Today, haircuts at Corrado’s barbershop on Bathurst Street near Richmond will set you back a cool twenty.  It’s still relatively cheap and the entertainment value of the experience alone makes you quickly forget about inflation.

Corrado’s colourful personality strikes long before his scissors, and he deftly maneuvers from blush-inducing jokes to philosophical forays into life, love and sacrifice.

Sacrifice is something he knows quite intimately.  A few short weeks after arriving in Canada he landed a job in a barbershop, then owned by Augustino Gentile.  Six years later, after a lot of saving and sweating, he would own the business, erecting a large wooden sign bearing his name that still stands today.
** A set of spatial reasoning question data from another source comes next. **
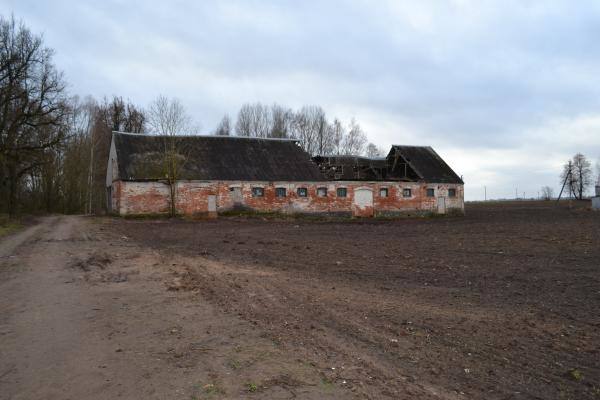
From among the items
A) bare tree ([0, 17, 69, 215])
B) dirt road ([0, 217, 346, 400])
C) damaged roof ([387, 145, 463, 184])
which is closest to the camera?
dirt road ([0, 217, 346, 400])

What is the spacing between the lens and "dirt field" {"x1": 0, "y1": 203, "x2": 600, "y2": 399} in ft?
13.0

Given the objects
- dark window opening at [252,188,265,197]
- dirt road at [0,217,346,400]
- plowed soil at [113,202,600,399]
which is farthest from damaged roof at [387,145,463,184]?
dirt road at [0,217,346,400]

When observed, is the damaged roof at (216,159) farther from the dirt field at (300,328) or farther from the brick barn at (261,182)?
the dirt field at (300,328)

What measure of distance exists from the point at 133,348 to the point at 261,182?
28.2 m

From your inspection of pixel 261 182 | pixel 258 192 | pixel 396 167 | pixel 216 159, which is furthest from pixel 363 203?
pixel 216 159

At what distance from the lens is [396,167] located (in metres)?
41.2

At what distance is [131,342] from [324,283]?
4.28 m

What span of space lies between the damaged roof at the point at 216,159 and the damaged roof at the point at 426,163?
926cm

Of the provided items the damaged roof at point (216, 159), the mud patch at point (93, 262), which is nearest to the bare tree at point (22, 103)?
the damaged roof at point (216, 159)

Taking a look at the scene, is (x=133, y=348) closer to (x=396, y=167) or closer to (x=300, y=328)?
(x=300, y=328)

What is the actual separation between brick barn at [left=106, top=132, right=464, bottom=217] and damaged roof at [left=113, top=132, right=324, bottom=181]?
7 cm

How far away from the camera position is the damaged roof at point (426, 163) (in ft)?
126

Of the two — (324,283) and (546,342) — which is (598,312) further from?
(324,283)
Over the years, he’s seen the neighbouhood change drastically, but his customers continue to find comfort in the fact that Corrado has stubbornly refused change, even holding onto the dusty vintage Playboys and Jessica Hahn posters that used to be standard barbershop décor, but now seem especially bold in a time of hyper-political correctness.

“They are very loyal people,” he says of his hardcore group of regulars.  “Seventy five percent are people who have come since they were 12 or 13 and they still come.”
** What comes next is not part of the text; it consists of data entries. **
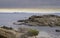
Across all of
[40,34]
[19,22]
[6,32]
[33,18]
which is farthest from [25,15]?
[6,32]

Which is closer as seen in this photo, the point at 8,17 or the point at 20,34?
the point at 20,34

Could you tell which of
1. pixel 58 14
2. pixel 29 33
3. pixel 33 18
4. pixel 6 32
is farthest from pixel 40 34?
pixel 58 14

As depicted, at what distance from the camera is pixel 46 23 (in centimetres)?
1112

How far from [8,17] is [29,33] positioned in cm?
431

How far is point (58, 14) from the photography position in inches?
476

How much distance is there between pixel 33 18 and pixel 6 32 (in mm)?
5131

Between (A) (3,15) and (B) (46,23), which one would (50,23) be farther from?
(A) (3,15)

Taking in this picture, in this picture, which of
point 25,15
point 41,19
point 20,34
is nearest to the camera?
point 20,34

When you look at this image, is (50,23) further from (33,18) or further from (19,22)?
(19,22)

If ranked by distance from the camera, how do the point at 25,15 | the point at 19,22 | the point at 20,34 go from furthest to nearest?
the point at 25,15, the point at 19,22, the point at 20,34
“They are my friends, they are my brothers, they are people who give me bread, so I can’t complain.  They are the best.”

It’s that dedicated group of patrons that kept Accaputo in business over the years, helping him survive some potentially disastrous fashion trends.

“In the Beatles time around 1966 the whole barber business went down,” he says, referring to how the Fab Four kicked off the long-hair trend with their shaggy mops.

Then came the salons, a topic that brings out his fiery Sicilian temper a bit.

“Those guys today that call themselves salons, they don’t know how to shave, they don’t know how to do brush cuts.  They don’t know how to do taper at the back, and that’s an art to do tapering.  But people go.  They pay a lot of money.  Some of these guys are charging 60, 70, 80 dollars for a haircut and people go.”


Much to the dismay of his customers, Corrado is planning on closing up shop in a few short years.  After more than half a century of brush cuts and shaves, he’s ready for a break, and an escape from the cold Toronto weather.

“I’ll be 70-years-old (soon), after that I don’t want to do anything anymore,” he adds.  “I want to go back to Sicily, six months here and six months there.  Winter there, and summer here.

“What are you gonna do? Live the life, keep going and always move (forward).  The world won’t stop whether we are here or not.”

It may not stop, but you can bet there will be quite a few former clients of Corrado’s old-style Italian barbershop snickering when they pass the latest high-priced salon, remembering when haircuts, and the times, were a little bit simpler.